Parmi les motivations, la transmission d’une culture juive arrivait largement en tête (citée par 77 % des sondés), devant la pratique religieuse (70 %). Mais près d’un tiers de parents (32 %) disait aussi considérer l’école juive « comme refuge face à l’antisémitisme ou à la violence ».

Le cas de Raphaël est évocateur. Ce père de famille résidant dans l’est parisien a, dans sa jeunesse, effectué « sans problème » une part de sa scolarité dans le public. Mais il a choisi d’inscrire ses trois enfants dans une école confessionnelle. Avec pour volonté première de leur transmettre « des valeurs ».

Mais la question de la sécurité n’est jamais bien loin, reconnaît-il. « Si demain je n’avais plus les moyens de payer une école privée, j’aurais des appréhensions à inscrire mes enfants dans le collège du quartier. Il est arrivé, à proximité, que de jeunes juifs soient pris à partie. Et je demande moi-même à mon fils d’éviter ce secteur quand il rentre à la maison. »
 

Public ou privé, la recherche d’une sécurité


Selon le FSJU, les familles juives (se déclarant comme telles – NDLR) scolarisent leurs enfants selon une règle des trois tiers : un tiers dans le public, un tiers dans le privé juif, un tiers dans le privé laïque ou catholique.

Car, paradoxalement, l’existence d’un antisémitisme tenace ne plaide pas ou plus toujours pour une inscription dans des établissements juifs. En particulier depuis la tuerie de l’école Ozar Hatorah de Toulouse, où Mohamed Merah avait, en mars 2012, tué un enseignant et trois élèves.

« Certaines familles se disent aujourd’hui que leurs enfants sont peut-être plus en sécurité en se fondant dans la masse au sein d’établissements publics où sont déjà inscrits d’autres enfants juifs plutôt que dans des écoles gardées en permanence par des militaires », observe Jean-Pierre Obin.

Un propos que nuance Patrick Petit-Ohayon, directeur de l’action scolaire au FSJU. « Cette année, c’est vrai, sur 31 000 élèves, 1 600 ont quitté les écoles juives.

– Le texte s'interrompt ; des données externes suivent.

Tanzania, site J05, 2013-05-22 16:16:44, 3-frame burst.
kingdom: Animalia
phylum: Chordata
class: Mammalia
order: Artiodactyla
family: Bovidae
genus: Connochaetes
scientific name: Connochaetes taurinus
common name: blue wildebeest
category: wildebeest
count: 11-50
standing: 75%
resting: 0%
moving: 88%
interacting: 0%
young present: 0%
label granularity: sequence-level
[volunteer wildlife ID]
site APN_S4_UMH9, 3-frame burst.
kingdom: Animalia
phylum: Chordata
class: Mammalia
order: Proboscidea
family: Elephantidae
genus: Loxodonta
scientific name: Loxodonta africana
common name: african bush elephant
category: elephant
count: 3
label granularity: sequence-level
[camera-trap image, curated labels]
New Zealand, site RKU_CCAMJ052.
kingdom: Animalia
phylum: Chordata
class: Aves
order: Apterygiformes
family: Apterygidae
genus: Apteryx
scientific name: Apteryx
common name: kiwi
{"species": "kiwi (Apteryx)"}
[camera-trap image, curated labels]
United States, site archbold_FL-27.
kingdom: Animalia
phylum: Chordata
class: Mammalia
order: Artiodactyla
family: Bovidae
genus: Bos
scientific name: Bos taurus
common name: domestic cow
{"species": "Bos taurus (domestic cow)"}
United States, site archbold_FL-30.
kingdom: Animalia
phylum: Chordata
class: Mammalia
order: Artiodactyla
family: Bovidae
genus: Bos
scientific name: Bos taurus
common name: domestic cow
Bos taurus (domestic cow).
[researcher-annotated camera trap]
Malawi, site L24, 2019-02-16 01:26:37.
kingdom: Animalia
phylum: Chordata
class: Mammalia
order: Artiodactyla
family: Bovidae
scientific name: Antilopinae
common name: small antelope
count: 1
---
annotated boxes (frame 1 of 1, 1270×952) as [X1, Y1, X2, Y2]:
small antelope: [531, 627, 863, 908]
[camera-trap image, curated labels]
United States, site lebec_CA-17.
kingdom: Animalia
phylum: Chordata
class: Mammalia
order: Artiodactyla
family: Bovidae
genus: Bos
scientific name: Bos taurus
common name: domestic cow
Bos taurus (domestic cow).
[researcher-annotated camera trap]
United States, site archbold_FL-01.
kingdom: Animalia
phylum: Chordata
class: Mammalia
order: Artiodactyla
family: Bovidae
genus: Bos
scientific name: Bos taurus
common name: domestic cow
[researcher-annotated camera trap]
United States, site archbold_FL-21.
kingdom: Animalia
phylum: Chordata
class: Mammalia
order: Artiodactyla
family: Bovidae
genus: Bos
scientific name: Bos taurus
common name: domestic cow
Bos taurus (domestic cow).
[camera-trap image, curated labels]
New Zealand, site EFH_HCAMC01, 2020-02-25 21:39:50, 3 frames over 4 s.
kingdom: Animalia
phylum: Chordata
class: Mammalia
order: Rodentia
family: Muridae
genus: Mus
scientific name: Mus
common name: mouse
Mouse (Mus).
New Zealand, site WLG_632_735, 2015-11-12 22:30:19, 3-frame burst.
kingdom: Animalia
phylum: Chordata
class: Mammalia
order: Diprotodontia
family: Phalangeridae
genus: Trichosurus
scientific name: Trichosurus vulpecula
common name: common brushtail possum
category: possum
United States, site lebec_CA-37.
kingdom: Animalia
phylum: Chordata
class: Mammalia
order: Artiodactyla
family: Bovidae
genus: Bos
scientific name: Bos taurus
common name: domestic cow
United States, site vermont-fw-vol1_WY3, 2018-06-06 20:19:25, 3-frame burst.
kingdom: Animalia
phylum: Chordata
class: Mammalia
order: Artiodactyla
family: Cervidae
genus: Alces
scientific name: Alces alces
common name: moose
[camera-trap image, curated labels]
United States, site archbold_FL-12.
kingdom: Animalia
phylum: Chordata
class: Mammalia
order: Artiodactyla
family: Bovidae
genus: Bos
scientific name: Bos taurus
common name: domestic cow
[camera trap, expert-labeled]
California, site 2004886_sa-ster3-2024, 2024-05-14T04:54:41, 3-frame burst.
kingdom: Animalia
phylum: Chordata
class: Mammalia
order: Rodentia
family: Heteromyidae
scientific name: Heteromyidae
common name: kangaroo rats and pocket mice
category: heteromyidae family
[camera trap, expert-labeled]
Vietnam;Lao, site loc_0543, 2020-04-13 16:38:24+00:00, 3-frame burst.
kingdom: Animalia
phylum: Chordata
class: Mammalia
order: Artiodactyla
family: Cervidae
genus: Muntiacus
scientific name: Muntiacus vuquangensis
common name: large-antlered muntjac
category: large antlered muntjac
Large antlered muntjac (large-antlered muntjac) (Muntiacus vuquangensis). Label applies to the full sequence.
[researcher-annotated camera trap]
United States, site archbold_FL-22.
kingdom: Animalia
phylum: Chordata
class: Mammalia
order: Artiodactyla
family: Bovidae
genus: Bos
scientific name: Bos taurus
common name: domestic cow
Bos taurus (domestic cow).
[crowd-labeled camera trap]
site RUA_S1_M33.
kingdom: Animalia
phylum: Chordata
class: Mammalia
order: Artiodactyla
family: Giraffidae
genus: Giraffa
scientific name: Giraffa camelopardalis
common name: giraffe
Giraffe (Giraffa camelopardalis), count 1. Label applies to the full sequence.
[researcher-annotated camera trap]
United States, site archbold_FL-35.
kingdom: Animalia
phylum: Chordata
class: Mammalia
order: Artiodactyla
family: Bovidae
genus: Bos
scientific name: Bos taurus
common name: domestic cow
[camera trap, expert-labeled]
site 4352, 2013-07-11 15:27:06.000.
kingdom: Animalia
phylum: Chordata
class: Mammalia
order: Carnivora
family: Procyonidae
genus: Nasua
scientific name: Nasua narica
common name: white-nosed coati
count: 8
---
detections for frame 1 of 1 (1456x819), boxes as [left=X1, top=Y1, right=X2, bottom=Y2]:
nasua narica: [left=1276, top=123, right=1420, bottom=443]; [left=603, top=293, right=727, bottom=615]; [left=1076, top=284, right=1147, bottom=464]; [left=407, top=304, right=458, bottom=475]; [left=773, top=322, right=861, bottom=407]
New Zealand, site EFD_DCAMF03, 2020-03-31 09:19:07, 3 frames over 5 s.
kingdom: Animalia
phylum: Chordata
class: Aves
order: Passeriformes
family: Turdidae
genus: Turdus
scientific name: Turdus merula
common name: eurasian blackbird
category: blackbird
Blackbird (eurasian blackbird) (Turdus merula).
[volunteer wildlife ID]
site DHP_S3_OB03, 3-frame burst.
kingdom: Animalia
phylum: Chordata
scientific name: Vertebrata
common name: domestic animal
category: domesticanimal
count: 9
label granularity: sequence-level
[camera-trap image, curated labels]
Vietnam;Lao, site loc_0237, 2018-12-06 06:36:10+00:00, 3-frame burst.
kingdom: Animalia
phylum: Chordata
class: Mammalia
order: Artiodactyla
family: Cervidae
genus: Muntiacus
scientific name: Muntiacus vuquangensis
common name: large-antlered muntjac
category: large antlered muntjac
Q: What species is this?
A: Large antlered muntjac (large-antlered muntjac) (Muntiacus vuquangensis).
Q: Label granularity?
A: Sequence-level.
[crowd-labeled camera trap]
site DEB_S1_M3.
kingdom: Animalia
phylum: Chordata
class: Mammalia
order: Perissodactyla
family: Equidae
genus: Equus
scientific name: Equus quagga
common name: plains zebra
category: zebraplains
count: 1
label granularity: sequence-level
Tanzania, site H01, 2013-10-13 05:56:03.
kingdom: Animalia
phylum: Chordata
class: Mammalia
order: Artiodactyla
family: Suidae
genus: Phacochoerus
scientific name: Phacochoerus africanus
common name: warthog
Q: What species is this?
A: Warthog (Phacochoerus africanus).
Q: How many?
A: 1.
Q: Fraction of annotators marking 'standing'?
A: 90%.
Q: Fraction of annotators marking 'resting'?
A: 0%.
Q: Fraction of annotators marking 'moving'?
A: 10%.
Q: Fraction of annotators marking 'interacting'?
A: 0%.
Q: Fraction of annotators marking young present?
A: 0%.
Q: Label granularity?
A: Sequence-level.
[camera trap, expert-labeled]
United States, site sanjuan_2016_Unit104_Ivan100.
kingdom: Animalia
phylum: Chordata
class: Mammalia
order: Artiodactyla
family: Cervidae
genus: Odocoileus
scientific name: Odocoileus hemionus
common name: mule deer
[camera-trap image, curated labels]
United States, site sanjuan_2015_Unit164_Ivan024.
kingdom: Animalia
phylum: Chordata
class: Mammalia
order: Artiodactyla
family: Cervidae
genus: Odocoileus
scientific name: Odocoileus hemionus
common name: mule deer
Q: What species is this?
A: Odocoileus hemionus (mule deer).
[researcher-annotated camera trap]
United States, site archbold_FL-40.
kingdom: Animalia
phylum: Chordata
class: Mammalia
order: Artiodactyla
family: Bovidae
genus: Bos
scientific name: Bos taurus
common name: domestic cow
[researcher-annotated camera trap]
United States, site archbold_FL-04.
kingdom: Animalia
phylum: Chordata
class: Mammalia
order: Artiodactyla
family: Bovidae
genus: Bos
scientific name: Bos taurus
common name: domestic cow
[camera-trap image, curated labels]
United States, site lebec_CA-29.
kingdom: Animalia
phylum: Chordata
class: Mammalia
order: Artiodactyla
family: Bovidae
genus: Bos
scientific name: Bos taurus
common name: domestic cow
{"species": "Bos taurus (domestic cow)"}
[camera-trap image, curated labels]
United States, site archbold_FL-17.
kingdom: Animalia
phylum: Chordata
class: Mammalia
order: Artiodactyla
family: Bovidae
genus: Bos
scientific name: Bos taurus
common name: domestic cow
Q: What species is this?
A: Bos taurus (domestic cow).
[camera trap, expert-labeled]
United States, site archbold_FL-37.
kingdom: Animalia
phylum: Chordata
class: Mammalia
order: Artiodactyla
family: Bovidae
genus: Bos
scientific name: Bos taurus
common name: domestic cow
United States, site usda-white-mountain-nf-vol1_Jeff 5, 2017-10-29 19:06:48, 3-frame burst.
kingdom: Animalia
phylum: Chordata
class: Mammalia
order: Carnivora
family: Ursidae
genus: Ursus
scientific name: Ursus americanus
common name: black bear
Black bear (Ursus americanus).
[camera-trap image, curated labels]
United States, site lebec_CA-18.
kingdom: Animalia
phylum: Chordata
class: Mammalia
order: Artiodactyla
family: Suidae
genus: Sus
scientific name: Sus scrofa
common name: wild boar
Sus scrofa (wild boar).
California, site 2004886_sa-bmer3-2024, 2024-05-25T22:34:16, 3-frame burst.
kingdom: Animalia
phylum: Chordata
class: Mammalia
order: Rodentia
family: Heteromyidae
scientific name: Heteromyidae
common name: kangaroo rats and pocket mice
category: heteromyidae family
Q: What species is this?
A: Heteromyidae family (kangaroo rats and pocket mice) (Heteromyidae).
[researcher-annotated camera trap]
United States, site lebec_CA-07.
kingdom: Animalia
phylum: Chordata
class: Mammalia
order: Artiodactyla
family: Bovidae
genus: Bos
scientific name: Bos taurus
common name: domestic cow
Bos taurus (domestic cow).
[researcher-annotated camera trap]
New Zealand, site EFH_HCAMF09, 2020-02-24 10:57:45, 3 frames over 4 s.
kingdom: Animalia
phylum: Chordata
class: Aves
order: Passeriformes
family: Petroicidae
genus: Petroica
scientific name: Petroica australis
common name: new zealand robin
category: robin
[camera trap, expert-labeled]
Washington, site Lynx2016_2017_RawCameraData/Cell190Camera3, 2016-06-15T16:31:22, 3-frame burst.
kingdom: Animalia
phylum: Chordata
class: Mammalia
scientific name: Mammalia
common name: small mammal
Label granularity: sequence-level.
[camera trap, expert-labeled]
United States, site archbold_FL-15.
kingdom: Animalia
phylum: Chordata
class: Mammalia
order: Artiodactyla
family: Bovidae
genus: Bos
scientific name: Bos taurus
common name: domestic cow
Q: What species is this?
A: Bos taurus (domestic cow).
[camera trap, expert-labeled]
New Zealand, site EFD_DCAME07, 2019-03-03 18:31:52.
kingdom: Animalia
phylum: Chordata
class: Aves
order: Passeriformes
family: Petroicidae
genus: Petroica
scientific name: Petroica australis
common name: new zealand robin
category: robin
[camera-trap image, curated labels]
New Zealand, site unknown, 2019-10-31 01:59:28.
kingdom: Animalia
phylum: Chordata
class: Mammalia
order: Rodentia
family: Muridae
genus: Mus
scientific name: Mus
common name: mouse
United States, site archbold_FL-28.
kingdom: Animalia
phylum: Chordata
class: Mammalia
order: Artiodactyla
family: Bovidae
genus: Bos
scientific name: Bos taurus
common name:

Mais dans 72 %, il s’agissait de départs vers l’étranger, vers Israël ou d’autres pays. »

Ces départs, poursuit-il, ont été pour partie compensés par l’arrivée d’un millier d’élèves en provenance, là encore, des écoles publiques. « Pas forcément à la suite d’insultes ou d’agressions vécues. Le plus souvent par crainte d’avoir à les vivre. »
 

Environ 32 000 élèves dans les établissements privés juifs


En 1945, environ 400 élèves étaient répartis dans quatre établissements privés juifs. En 1970, ils étaient 3000, dans 30 groupes scolaires. Le réseau a en effet évolué rapidement après l’arrivée en France des populations juives d’Afrique du nord.

Les élèves En 2014, on recense 32 045 élèves dont 16 711 en premier degré et 15 334 en second degré. Les trois académies de Paris, Créteil et Versailles représentent 68 % des effectifs. Viennent ensuite les académies de Marseille (11 %), Lyon (7 %) et Strasbourg (6 %).

Les structures 104 groupes scolaires, 292 établissements, dont 35 % sont autonomes et 21 % sont rattachés au réseau Loubavitch. Parmi ceux-ci, 28 507 élèves sont scolarisés dans des établissements sous contrats.